The sixth edition of Perspective a unique initiative of Sapphire Human Solutions was held on 117th July 2019 at Hotel Grand Hyatt, Mumbai. The panel discussion was led by Mr. Kewal Handa and Mr. Ketal Dalal. Both eminent and experienced Independent Directors on the boards of several marquee companies. Mr Handa is Non-Executive Chairman Union Bank of India and serves as Chairman Audit Committee on the boards of Clariant Chemicals, Greaves Cotton & Mukta Arts. Mr. Ketan Dalal, is an Independent Director on the boards of HDFC Life Insurance, Zensar and Jio Payments Bank. Mr Ankit Bansal, Founder CEO Sapphire Human Solutions moderated the discussion. The Roundtable was attended by 15 corporate leaders across industry participated in the panel discussion.
Liability of an Independent Director-Section 149 (12) states that; An independent director and a non-executive director except the promoter or key managerial personnel, shall be held liable only in respect of such acts of omission or commission by a company which had occurred with his knowledge, attributable through Board processes and with his consent or connivance or where he had not acted diligently. (Source: Institute of Company Secretaries of India)
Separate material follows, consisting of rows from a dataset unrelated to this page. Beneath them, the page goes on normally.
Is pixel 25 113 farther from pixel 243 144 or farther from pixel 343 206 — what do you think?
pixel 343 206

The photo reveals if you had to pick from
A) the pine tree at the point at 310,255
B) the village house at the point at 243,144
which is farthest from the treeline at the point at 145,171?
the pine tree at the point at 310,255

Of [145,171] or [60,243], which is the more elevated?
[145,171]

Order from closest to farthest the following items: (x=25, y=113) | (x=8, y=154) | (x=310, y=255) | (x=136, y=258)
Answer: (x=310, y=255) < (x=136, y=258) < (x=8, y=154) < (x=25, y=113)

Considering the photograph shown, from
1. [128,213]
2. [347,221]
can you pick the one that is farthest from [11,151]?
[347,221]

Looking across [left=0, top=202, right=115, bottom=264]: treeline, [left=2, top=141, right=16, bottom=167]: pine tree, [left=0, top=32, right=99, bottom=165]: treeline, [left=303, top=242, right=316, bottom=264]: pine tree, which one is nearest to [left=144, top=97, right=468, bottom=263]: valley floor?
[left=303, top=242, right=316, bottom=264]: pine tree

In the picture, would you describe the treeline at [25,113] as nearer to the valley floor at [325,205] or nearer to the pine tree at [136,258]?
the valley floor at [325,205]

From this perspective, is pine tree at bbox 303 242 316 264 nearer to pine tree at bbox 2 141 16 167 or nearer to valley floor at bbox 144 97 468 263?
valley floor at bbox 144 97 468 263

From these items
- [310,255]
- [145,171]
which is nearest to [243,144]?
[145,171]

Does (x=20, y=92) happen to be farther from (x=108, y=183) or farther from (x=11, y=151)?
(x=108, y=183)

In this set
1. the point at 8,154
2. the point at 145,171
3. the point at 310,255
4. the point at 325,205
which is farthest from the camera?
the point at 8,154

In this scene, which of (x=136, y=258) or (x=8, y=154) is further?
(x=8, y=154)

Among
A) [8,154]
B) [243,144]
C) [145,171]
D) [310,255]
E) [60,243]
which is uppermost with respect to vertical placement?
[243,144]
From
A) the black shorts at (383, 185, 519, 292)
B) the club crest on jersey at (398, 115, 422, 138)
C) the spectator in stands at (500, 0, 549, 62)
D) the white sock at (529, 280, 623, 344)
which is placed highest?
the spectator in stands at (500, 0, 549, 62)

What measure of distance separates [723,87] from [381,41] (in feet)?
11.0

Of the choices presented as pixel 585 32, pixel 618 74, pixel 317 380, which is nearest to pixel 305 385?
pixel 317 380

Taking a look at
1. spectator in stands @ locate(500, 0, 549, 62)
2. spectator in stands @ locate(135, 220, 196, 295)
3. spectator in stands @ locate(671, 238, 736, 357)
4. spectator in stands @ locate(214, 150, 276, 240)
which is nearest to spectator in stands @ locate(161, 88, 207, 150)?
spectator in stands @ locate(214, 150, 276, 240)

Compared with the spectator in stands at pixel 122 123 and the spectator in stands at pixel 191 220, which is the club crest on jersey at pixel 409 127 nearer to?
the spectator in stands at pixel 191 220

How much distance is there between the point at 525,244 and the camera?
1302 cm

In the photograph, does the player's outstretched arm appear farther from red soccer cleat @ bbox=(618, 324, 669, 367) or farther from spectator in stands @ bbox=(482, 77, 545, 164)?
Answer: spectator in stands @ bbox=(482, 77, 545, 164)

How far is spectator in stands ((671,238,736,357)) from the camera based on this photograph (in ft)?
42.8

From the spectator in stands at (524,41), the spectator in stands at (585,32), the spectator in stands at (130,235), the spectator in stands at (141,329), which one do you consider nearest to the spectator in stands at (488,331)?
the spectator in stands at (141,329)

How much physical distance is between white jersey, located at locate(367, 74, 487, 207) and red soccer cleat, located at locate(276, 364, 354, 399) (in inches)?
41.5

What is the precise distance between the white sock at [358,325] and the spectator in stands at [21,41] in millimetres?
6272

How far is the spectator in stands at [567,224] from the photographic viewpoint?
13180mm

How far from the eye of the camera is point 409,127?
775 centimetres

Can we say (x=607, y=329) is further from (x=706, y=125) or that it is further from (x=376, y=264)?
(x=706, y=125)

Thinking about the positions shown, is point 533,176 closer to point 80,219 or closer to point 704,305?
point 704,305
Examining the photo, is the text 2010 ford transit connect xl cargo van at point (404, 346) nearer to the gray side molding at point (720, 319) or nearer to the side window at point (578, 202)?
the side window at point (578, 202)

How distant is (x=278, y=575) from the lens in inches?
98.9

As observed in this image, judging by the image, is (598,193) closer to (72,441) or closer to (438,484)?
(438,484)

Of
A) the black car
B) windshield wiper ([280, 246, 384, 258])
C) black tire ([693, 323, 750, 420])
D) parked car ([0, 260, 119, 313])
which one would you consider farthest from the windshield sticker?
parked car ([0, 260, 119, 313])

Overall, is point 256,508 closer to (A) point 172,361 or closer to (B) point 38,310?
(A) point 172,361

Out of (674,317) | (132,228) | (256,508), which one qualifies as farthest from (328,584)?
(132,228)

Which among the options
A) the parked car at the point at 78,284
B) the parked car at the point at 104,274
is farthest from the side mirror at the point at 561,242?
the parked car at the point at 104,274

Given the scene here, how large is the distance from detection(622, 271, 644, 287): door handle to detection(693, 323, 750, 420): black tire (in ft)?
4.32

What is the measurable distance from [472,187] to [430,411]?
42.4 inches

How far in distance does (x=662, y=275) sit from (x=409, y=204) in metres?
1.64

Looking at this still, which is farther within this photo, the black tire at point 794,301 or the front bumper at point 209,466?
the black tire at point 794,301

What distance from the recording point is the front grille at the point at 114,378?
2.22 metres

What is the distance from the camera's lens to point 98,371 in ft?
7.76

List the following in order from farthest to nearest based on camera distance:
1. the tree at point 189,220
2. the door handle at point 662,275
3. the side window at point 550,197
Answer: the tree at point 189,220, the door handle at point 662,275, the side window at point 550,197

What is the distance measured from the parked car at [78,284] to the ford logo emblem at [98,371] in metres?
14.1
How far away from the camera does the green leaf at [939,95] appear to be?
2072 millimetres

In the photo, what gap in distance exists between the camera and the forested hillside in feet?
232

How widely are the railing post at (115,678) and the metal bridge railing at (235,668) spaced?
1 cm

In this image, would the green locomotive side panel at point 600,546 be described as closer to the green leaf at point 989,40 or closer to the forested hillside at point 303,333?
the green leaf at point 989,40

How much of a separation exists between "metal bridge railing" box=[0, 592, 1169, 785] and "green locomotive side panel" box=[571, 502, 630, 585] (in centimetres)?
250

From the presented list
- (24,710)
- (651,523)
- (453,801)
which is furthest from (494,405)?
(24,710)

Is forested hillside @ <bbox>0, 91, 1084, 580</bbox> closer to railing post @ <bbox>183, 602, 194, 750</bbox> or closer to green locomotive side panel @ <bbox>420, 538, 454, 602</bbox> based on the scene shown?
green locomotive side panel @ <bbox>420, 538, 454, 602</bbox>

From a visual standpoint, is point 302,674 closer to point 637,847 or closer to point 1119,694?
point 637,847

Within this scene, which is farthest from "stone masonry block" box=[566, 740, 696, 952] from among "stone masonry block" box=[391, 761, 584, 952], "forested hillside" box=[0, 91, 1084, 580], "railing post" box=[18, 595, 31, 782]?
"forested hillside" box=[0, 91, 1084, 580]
This places a huge responsibility on the Independent Directors and is viewed with trepidation by aspirants and justifiably so; given the implication as stated in the section mentioned above. Despite this reality, there are Independent Directors who are making a difference to companies and affecting change. Also there are aspirants who are ready to walk down this road but have questions and they want answers which will help them make the right choices. Mr. Dalal strongly suggests that before accepting or applying for a seat one should research and find out about the market reputation of the company, composition of the existing board, speak to the CEO/CFO and find out when the Balance sheet is finalized. This should give the aspirant enough data points to make an informed decision. Mr Handa was of the view that aspirants should be clear about the change one wants to make, find out what are the expectations from the Independent Director. One should also go through minutes of board meetings as it reflects the quality & depth of discussions.
While some panelists were of the view that the law is skewed against the Independent Directors, Mr Handa and Mr Dalal clarified that if a director works diligently and without any mala fide, he or she has no reason to be worried. Also the role and responsibility of the Independent Director is no different than any other CXO of an organization as he/she has to take business decisions which will be judged by the outcomes. There is a practice of the discussion topics getting clubbed in the Information section, these needs to change and be brought in Topics for Discussion. There are also separate meetings for Independent Directors where relevant issues are discussed.
There are differences in the structure and opportunities in the boards of Indian companies vis a vis MNCs. Mr Handa shared that by design the MNC boards have limited Promoter stakes, have high ethical standards of governance and a high degree of compliance. But the flip side of being on a MNC board also means certain domains are out of reach of Indian Independent Directors. Strategy roles for example or being on the Nomination and Remuneration committee.
The panel also deliberated on the question of what is the pay off for an Independent Director other than the monetary aspect. Mr Dalal shared his experience of being an Independent Director having enriched his learning of various aspects of business. Mr Handa says that he has had a humbling experience and tremendous professional satisfaction by contributing to the betterment of the organization.